I will turn 65 soon and be eligible for Medicare. I am still working and receive health insurance from my employer. If I sign up for Medicare, how will it work with my current employer-based insurance?Marco (Montclair, NJ)
This is a common question. As more people continue to work past age 65 and receive employer health benefits, they have questions about Medicare coverage. Learning about how Medicare works with your current employer insurance can help you decide if you want to sign up for Medicare when you become eligible. Note that when we say “current employer insurance,” we mean insurance from either your or your spouse’s job.
The first thing to think about is whether Medicare will pay primary or secondary to your current employer insurance. Medicare paying primary means that Medicare pays first on health care claims, and your employer insurance pays second on some or all of the remaining costs. Medicare paying secondary means that your employer insurance pays first, and Medicare pays on some or all of the remaining costs.
Medicare works with current employer coverage in different ways depending on the size of the employer. For people who are eligible for Medicare because they are 65 or older, Medicare pays primary if the insurance is from current work at a company with fewer than 20 employees. This is called a small group health plan. Medicare pays secondary if the insurance is from current work at a company with more than 20 employees. This is called a Group Health Plan (GHP).
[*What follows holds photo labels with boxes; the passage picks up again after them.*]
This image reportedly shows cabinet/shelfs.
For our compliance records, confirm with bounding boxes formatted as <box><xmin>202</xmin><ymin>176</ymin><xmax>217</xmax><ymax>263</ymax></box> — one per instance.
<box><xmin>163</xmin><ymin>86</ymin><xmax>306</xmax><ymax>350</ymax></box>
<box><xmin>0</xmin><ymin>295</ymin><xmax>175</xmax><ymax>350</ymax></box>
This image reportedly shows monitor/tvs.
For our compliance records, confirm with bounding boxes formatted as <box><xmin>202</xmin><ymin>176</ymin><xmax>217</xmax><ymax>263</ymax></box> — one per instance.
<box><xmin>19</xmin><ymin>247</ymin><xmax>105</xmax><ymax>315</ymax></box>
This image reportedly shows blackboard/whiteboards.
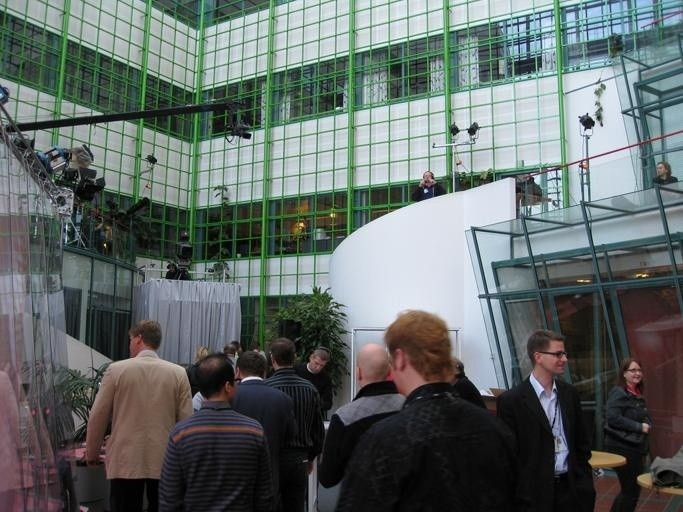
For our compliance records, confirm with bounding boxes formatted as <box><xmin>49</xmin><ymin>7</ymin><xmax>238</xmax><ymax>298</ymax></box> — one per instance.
<box><xmin>351</xmin><ymin>327</ymin><xmax>461</xmax><ymax>401</ymax></box>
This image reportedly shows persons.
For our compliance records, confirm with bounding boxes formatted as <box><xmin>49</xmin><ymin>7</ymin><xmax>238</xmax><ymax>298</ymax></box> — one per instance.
<box><xmin>84</xmin><ymin>311</ymin><xmax>195</xmax><ymax>512</ymax></box>
<box><xmin>336</xmin><ymin>310</ymin><xmax>533</xmax><ymax>511</ymax></box>
<box><xmin>600</xmin><ymin>355</ymin><xmax>654</xmax><ymax>512</ymax></box>
<box><xmin>441</xmin><ymin>356</ymin><xmax>493</xmax><ymax>415</ymax></box>
<box><xmin>495</xmin><ymin>330</ymin><xmax>597</xmax><ymax>512</ymax></box>
<box><xmin>0</xmin><ymin>359</ymin><xmax>80</xmax><ymax>512</ymax></box>
<box><xmin>411</xmin><ymin>170</ymin><xmax>448</xmax><ymax>203</ymax></box>
<box><xmin>164</xmin><ymin>263</ymin><xmax>187</xmax><ymax>281</ymax></box>
<box><xmin>312</xmin><ymin>340</ymin><xmax>408</xmax><ymax>512</ymax></box>
<box><xmin>156</xmin><ymin>338</ymin><xmax>336</xmax><ymax>512</ymax></box>
<box><xmin>649</xmin><ymin>161</ymin><xmax>681</xmax><ymax>203</ymax></box>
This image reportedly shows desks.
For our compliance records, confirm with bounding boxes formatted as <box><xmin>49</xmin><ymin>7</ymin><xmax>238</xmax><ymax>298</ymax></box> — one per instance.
<box><xmin>586</xmin><ymin>448</ymin><xmax>682</xmax><ymax>497</ymax></box>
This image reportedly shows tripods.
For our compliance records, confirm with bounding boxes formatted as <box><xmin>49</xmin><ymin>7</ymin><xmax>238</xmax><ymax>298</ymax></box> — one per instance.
<box><xmin>174</xmin><ymin>268</ymin><xmax>194</xmax><ymax>281</ymax></box>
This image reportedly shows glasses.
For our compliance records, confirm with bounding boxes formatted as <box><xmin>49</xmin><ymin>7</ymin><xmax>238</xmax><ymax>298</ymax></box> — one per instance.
<box><xmin>542</xmin><ymin>351</ymin><xmax>568</xmax><ymax>358</ymax></box>
<box><xmin>627</xmin><ymin>368</ymin><xmax>644</xmax><ymax>374</ymax></box>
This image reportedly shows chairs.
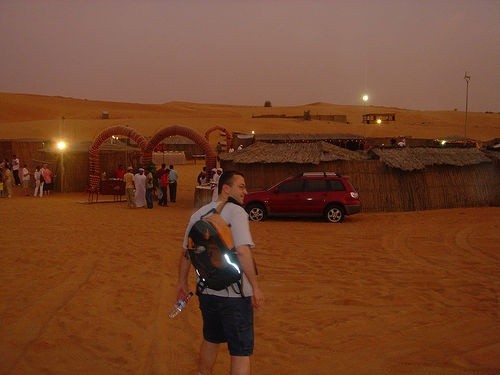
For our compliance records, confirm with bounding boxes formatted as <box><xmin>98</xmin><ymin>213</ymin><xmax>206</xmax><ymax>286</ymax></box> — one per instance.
<box><xmin>88</xmin><ymin>179</ymin><xmax>126</xmax><ymax>202</ymax></box>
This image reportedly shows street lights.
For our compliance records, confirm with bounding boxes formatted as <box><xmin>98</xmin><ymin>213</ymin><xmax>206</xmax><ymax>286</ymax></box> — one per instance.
<box><xmin>57</xmin><ymin>142</ymin><xmax>66</xmax><ymax>192</ymax></box>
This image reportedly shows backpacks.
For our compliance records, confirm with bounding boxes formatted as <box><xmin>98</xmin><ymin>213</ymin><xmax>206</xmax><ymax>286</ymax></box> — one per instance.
<box><xmin>39</xmin><ymin>174</ymin><xmax>44</xmax><ymax>183</ymax></box>
<box><xmin>187</xmin><ymin>196</ymin><xmax>241</xmax><ymax>296</ymax></box>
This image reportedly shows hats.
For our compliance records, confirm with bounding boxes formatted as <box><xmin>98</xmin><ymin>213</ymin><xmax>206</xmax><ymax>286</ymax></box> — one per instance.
<box><xmin>127</xmin><ymin>167</ymin><xmax>133</xmax><ymax>170</ymax></box>
<box><xmin>212</xmin><ymin>168</ymin><xmax>217</xmax><ymax>173</ymax></box>
<box><xmin>217</xmin><ymin>168</ymin><xmax>222</xmax><ymax>172</ymax></box>
<box><xmin>138</xmin><ymin>168</ymin><xmax>144</xmax><ymax>170</ymax></box>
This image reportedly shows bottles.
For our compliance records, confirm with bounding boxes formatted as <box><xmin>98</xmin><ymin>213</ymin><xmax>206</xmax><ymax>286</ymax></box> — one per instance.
<box><xmin>168</xmin><ymin>291</ymin><xmax>194</xmax><ymax>318</ymax></box>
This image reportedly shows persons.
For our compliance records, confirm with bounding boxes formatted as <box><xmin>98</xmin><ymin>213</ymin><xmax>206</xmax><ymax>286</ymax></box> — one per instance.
<box><xmin>0</xmin><ymin>137</ymin><xmax>475</xmax><ymax>210</ymax></box>
<box><xmin>176</xmin><ymin>170</ymin><xmax>265</xmax><ymax>375</ymax></box>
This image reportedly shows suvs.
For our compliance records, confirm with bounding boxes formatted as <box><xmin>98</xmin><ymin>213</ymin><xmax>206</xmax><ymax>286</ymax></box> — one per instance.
<box><xmin>244</xmin><ymin>170</ymin><xmax>363</xmax><ymax>223</ymax></box>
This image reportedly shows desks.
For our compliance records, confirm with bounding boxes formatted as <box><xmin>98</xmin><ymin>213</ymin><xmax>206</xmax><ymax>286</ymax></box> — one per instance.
<box><xmin>192</xmin><ymin>184</ymin><xmax>214</xmax><ymax>209</ymax></box>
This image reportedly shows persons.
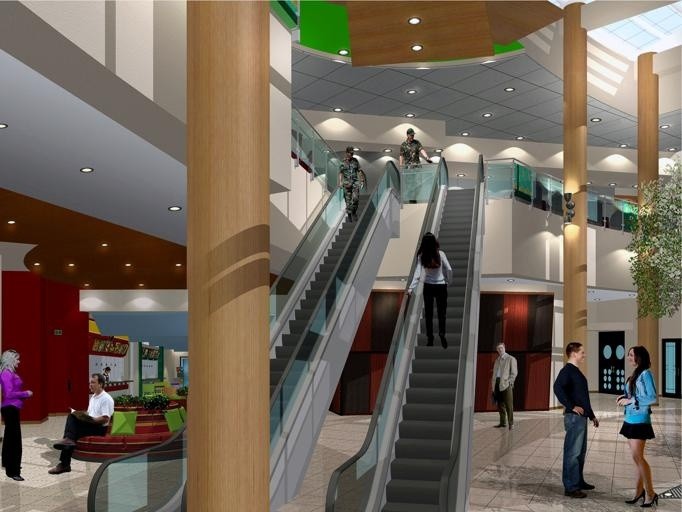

If you have insurance from your or your spouse’s current employer when you become eligible for Medicare, you may think about delaying Medicare enrollment. If you are covered by current employer insurance—regardless of the size of the employer—you can delay Medicare enrollment without penalty. (Those who work at companies with fewer than 20 employees may want to sign up for Medicare since it pays primary. I explain further in the next paragraph.) You will have a Special Enrollment Period (SEP) to enroll in Medicare at any point while covered by the employer plan or up to eight months after the first month you are without that employer coverage. To avoid gaps in coverage, it is often wise to sign up in the month before employer coverage ends.
Before you delay Medicare enrollment, note that you may encounter some problems if Medicare is supposed to pay primary.
- Your employer plan may refuse to make payments until Medicare pays.
- If your employer plan pays primary but was supposed to pay secondary, it may recoup payments, leaving you responsible for the out-of-pocket costs.